Spoof Diarization: "What Spoofed When" in Partially Spoofed Audio
It addresses the problem of identifying and categorizing spoofed segments in audio for security and forensics applications, representing an incremental step in audio spoofing detection.
This paper tackles the novel task of Spoof Diarization in partially spoofed audio, aiming to locate and cluster spoofed regions by different spoofing methods, and proposes a benchmark model that reveals the task's high complexity even in restricted scenarios.

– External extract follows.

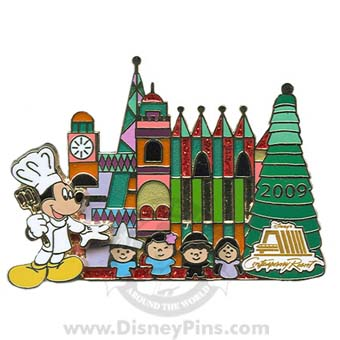Disney Christmas Pin - Gingerbread House 2009 - Contemporary Resort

This paper defines Spoof Diarization as a novel task in the Partial Spoof (PS) scenario. It aims to determine what spoofed when, which includes not only locating spoof regions but also clustering them according to different spoofing methods. As a pioneering study in spoof diarization, we focus on defining the task, establishing evaluation metrics, and proposing a benchmark model, namely the Countermeasure-Condition Clustering (3C) model. Utilizing this model, we first explore how to effectively train countermeasures to support spoof diarization using three labeling schemes. We then utilize spoof localization predictions to enhance the diarization performance. This first study reveals the high complexity of the task, even in restricted scenarios where only a single speaker per audio file and an oracle number of spoofing methods are considered. Our code is available at https://github.com/nii-yamagishilab/PartialSpoof.